* Exercise details *
Using the entries below, output each line exactly from the first through the one that contains "Bottom of Gutter".

* Page-level text extractions *
..........

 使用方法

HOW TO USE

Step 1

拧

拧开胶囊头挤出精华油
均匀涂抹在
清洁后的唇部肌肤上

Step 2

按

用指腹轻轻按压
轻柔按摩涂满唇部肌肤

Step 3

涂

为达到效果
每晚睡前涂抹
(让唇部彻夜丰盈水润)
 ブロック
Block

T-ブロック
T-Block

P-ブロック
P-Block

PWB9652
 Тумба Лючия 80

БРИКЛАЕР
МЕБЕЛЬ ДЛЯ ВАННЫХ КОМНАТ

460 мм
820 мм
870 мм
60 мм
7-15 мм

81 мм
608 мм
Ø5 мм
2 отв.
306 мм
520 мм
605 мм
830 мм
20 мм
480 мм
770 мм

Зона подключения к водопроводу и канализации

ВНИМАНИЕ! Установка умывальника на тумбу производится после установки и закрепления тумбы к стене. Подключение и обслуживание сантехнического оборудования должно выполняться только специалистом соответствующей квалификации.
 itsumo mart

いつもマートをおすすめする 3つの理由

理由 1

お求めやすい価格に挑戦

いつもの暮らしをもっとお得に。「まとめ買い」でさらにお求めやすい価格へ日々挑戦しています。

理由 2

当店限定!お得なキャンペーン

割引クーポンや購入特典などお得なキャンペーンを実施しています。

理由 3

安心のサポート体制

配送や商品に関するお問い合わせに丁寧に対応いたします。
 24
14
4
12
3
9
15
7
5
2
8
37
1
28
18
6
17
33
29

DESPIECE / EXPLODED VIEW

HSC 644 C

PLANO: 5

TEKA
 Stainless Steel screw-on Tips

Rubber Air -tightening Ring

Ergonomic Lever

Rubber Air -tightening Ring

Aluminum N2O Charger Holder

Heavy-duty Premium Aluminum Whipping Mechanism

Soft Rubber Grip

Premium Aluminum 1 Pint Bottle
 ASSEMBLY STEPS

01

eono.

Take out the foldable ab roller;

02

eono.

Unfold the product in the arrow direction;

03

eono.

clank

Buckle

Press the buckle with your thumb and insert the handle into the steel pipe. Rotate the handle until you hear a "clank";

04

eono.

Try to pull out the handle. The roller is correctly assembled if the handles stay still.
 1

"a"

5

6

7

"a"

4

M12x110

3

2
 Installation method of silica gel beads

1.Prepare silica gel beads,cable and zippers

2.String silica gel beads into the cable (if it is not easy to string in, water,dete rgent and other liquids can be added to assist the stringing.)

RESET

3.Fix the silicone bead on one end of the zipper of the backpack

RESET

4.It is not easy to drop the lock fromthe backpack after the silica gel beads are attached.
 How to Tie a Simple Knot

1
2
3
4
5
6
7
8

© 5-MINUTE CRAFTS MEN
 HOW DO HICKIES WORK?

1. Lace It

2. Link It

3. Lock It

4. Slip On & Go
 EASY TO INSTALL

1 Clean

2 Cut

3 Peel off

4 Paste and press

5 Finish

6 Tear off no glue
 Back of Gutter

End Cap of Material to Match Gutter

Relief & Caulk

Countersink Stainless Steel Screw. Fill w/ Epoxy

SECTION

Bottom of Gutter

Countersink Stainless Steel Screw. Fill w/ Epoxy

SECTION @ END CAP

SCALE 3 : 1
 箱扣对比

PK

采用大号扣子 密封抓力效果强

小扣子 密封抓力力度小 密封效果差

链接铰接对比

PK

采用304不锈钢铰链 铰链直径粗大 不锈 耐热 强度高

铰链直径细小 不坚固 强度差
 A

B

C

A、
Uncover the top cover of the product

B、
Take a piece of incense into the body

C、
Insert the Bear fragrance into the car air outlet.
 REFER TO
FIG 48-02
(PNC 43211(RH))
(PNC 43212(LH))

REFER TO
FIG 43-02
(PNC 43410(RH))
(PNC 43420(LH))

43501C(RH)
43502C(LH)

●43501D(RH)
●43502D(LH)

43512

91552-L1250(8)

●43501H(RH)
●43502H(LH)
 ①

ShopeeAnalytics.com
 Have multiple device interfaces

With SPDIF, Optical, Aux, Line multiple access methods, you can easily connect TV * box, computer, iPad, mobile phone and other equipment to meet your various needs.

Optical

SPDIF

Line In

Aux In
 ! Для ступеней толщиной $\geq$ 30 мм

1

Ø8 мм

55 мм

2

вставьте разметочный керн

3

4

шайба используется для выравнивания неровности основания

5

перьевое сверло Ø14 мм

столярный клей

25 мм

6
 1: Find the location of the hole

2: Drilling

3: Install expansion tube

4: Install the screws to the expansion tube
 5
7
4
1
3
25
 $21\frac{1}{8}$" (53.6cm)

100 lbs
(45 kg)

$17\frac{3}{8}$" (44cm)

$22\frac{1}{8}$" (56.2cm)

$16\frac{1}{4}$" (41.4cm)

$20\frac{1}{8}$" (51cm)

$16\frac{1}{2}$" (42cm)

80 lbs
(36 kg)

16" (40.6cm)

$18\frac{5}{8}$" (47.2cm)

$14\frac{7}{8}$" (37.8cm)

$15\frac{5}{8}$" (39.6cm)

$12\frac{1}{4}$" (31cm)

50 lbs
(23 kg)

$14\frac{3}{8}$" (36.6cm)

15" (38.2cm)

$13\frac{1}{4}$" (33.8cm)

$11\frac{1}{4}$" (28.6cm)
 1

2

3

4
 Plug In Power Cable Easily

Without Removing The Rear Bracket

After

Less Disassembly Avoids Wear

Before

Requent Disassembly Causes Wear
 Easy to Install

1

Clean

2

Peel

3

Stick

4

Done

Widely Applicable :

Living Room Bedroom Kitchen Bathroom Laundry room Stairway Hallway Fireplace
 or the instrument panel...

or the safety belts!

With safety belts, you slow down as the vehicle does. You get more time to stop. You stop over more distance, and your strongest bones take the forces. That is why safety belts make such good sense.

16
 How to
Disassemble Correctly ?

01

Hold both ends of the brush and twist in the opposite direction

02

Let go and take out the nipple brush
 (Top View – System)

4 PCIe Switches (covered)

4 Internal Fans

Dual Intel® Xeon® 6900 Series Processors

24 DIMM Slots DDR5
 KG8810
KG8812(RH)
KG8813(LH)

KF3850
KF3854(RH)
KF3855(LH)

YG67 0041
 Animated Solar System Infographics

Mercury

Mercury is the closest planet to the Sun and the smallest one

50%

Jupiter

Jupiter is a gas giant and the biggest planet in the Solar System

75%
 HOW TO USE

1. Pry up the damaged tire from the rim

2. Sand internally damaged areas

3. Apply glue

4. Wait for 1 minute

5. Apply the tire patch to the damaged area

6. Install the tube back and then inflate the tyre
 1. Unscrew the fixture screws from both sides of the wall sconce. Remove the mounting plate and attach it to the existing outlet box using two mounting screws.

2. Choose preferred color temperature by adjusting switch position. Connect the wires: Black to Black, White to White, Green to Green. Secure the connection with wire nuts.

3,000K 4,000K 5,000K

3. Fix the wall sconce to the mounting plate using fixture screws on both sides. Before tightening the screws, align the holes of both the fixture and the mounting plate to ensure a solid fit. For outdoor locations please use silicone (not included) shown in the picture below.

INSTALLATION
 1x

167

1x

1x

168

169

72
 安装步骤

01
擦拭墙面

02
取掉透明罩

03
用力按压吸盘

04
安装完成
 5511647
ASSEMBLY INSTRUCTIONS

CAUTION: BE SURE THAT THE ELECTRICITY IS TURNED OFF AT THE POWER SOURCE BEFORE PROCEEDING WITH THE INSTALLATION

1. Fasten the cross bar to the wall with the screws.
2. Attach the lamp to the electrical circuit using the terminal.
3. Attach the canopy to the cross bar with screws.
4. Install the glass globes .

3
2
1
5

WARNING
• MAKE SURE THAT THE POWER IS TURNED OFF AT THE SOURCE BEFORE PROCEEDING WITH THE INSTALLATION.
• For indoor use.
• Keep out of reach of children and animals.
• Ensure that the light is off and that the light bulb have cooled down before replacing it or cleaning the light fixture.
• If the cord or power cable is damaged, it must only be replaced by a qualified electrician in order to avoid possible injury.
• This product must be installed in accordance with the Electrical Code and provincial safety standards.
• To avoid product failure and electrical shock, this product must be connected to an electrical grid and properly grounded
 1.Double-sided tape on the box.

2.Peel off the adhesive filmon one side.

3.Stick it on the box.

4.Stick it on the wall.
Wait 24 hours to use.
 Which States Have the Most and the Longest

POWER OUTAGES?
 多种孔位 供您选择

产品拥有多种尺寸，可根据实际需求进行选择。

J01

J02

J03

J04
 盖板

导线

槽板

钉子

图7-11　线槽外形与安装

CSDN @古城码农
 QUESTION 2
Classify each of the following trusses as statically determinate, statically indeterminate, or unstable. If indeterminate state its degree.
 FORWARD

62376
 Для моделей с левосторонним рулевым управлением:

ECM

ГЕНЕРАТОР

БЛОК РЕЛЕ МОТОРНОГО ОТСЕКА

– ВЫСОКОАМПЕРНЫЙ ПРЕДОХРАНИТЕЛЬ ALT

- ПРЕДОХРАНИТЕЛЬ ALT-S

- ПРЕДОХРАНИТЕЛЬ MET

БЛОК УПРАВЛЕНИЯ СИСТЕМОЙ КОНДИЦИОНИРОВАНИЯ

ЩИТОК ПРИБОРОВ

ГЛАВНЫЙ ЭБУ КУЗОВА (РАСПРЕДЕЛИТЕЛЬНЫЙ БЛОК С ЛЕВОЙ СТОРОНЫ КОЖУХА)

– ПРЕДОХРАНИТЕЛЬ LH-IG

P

..........

* Result of this exercise *
 使用方法

HOW TO USE

Step 1

拧

拧开胶囊头挤出精华油
均匀涂抹在
清洁后的唇部肌肤上

Step 2

按

用指腹轻轻按压
轻柔按摩涂满唇部肌肤

Step 3

涂

为达到效果
每晚睡前涂抹
(让唇部彻夜丰盈水润)
 ブロック
Block

T-ブロック
T-Block

P-ブロック
P-Block

PWB9652
 Тумба Лючия 80

БРИКЛАЕР
МЕБЕЛЬ ДЛЯ ВАННЫХ КОМНАТ

460 мм
820 мм
870 мм
60 мм
7-15 мм

81 мм
608 мм
Ø5 мм
2 отв.
306 мм
520 мм
605 мм
830 мм
20 мм
480 мм
770 мм

Зона подключения к водопроводу и канализации

ВНИМАНИЕ! Установка умывальника на тумбу производится после установки и закрепления тумбы к стене. Подключение и обслуживание сантехнического оборудования должно выполняться только специалистом соответствующей квалификации.
 itsumo mart

いつもマートをおすすめする 3つの理由

理由 1

お求めやすい価格に挑戦

いつもの暮らしをもっとお得に。「まとめ買い」でさらにお求めやすい価格へ日々挑戦しています。

理由 2

当店限定!お得なキャンペーン

割引クーポンや購入特典などお得なキャンペーンを実施しています。

理由 3

安心のサポート体制

配送や商品に関するお問い合わせに丁寧に対応いたします。
 24
14
4
12
3
9
15
7
5
2
8
37
1
28
18
6
17
33
29

DESPIECE / EXPLODED VIEW

HSC 644 C

PLANO: 5

TEKA
 Stainless Steel screw-on Tips

Rubber Air -tightening Ring

Ergonomic Lever

Rubber Air -tightening Ring

Aluminum N2O Charger Holder

Heavy-duty Premium Aluminum Whipping Mechanism

Soft Rubber Grip

Premium Aluminum 1 Pint Bottle
 ASSEMBLY STEPS

01

eono.

Take out the foldable ab roller;

02

eono.

Unfold the product in the arrow direction;

03

eono.

clank

Buckle

Press the buckle with your thumb and insert the handle into the steel pipe. Rotate the handle until you hear a "clank";

04

eono.

Try to pull out the handle. The roller is correctly assembled if the handles stay still.
 1

"a"

5

6

7

"a"

4

M12x110

3

2
 Installation method of silica gel beads

1.Prepare silica gel beads,cable and zippers

2.String silica gel beads into the cable (if it is not easy to string in, water,dete rgent and other liquids can be added to assist the stringing.)

RESET

3.Fix the silicone bead on one end of the zipper of the backpack

RESET

4.It is not easy to drop the lock fromthe backpack after the silica gel beads are attached.
 How to Tie a Simple Knot

1
2
3
4
5
6
7
8

© 5-MINUTE CRAFTS MEN
 HOW DO HICKIES WORK?

1. Lace It

2. Link It

3. Lock It

4. Slip On & Go
 EASY TO INSTALL

1 Clean

2 Cut

3 Peel off

4 Paste and press

5 Finish

6 Tear off no glue
 Back of Gutter

End Cap of Material to Match Gutter

Relief & Caulk

Countersink Stainless Steel Screw. Fill w/ Epoxy

SECTION

Bottom of Gutter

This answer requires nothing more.